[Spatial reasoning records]
● ● ●
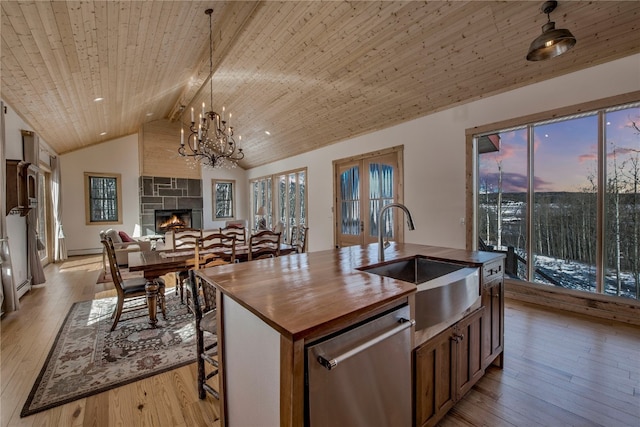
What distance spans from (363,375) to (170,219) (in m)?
8.78

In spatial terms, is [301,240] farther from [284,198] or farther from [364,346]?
[284,198]

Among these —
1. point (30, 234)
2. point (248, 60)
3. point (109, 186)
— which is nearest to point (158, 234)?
point (109, 186)

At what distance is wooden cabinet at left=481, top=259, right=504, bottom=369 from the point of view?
1.97 meters

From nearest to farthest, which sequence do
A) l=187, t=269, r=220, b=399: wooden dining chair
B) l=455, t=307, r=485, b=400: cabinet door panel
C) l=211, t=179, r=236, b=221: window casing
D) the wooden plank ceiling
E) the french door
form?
l=455, t=307, r=485, b=400: cabinet door panel → l=187, t=269, r=220, b=399: wooden dining chair → the wooden plank ceiling → the french door → l=211, t=179, r=236, b=221: window casing

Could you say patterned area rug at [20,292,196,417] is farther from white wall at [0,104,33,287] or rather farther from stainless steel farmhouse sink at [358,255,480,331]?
stainless steel farmhouse sink at [358,255,480,331]

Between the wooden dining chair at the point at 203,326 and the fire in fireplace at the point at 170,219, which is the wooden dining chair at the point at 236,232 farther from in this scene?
the fire in fireplace at the point at 170,219

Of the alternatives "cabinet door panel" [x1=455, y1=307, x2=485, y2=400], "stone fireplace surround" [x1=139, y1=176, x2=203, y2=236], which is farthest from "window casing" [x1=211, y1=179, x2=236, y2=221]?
"cabinet door panel" [x1=455, y1=307, x2=485, y2=400]

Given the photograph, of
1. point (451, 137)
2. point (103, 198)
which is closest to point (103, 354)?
point (451, 137)

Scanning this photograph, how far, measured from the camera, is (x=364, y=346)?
41.8 inches

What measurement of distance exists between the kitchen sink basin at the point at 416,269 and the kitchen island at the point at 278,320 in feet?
1.47

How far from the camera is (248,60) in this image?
4.35 meters

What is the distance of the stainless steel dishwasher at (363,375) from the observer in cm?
93

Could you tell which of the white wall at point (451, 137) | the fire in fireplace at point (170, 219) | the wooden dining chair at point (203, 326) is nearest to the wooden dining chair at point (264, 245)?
the wooden dining chair at point (203, 326)

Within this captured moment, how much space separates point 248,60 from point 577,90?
14.2 ft
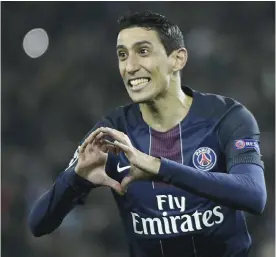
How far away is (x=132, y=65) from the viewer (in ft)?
9.68

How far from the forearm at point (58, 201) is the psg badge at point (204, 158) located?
47 cm

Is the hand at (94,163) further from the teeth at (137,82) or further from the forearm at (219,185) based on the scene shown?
the teeth at (137,82)

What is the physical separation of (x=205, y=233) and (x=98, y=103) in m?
4.16

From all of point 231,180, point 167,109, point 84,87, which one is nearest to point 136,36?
point 167,109

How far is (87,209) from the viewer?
246 inches

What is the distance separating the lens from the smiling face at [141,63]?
2.97 metres

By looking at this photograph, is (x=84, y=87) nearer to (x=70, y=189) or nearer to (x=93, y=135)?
(x=70, y=189)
● ● ●
◆ **Objective**: Report how many lines of the items above contain the word "scene". Give only the number.

◆ **Result below**: 2